Maid last night continued Alex's woes, as she struggled with her attraction to Nate (Raymond Ablack), the good Samaritan who has taken in not only Alex and Maddy, but also Alex's maddening mother, who has a spectacular breakdown at the end of the episode. It's all very well-played, but I still think the series teeters on the edge of soap opera too often. I also watched the first episode of Station Eleven, a series that has gotten good reviews, partially because it begins with a pandemic that echoes our current plight, but which was scripted and partially filmed before the Covid outbreak. Patrick Somerville, its writer-producer, made one of the most intriguing TV dramas of recent years, The Leftovers (2015-2017), so I look forward to following this one. 

Sunday, December 19, 2021

Miss Me?

 So on Christmas Eve last year, I gave up movie blogging. A lot of effort for not much return, it seemed to me at the time. But with Christmas looming again, it feels right to re-enter the blogosphere, maybe this time with a wider scope. 

Last night, I watched Death at a Funeral (Frank Oz, 2007), a sometimes amusing, sometimes stupid British farce with some performers I like, namely Matthew Macfadyen, Peter Dinklage, and Rupert Graves. It was remade in 2011, and that version lies somewhere in the queue of movies on my DVR that I've recorded.

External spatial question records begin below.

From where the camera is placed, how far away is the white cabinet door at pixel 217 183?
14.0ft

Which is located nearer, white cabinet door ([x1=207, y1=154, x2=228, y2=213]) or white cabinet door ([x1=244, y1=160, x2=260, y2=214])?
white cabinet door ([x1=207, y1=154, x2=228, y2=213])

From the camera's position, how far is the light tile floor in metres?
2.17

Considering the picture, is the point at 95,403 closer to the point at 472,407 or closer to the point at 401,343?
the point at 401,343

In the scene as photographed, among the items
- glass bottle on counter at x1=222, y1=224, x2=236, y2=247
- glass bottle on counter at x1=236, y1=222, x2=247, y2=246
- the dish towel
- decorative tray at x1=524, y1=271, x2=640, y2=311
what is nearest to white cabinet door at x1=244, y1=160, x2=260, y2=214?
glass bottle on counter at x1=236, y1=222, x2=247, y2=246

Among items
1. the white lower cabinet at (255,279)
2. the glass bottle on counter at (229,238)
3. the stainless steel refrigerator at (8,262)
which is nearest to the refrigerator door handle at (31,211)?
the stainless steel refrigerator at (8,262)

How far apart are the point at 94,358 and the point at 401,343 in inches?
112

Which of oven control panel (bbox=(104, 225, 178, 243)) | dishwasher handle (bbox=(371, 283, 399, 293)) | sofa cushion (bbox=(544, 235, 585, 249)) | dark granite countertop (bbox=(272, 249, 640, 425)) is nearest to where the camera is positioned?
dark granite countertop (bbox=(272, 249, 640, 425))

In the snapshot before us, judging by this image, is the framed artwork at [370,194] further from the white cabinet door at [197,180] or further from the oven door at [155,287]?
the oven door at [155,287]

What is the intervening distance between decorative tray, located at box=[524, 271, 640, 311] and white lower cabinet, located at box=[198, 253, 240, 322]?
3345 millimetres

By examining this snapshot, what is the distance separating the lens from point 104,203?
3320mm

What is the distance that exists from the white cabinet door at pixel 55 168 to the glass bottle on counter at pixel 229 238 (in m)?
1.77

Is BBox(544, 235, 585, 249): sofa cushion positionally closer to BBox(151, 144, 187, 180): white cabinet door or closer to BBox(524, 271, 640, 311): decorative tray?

Dinklage apparently plays the same role -- a gay man who crashes the funeral of his lover after being cut out of the man's will -- in the remake. On the whole, not a total waste of his and the other actors' talents, but not a movie I'd urge upon anyone who hasn't seen the classic Brit farces like Kind Hearts and Coronets or The Lavender Hill Mob or The Ladykillers, all of which do this sort of comic larceny and mayhem with greater finesse.

Matthew Macfadyen and Peter Dinklage in Death at a Funeral

On TV I started the second season of The Witcher, a well-made Netflix fantasy series starring Henry Cavill as some kind of fantasyland soldier of fortune dedicated to killing monsters. The first episode of the season opened with highlights supposedly recapping the first season, which started two years ago. I watched that season and enjoyed it, but I have to admit that the recap didn't really refresh me on what happened then, much of which I've forgotten. No matter, the new season started off very well on its own, and I didn't really need to be au fait with the backstory to enjoy it. 

I also watched the sixth episode of Maid, an often depressing Netflix series about the struggle of a young woman, played well by Margaret Qualley, to make it on her own with her 3-year-old daughter after leaving her emotionally abusive alcoholic husband. The series focuses on the complications and contradictions of the American welfare system, as the heroine, Alex, tries to keep her head above water despite the snares of its red tape. Andie MacDowell is wonderful as Alex's air-headed, gray-haired hippie mother, who hinders more than she helps. The series often seems to be on the verge of sinking into sentimental mush, but it hasn't done that yet. 

I'm also reading Anthony Trollope's The Warden, which takes me back to my days as a Victorian literature scholar. More on that later, maybe.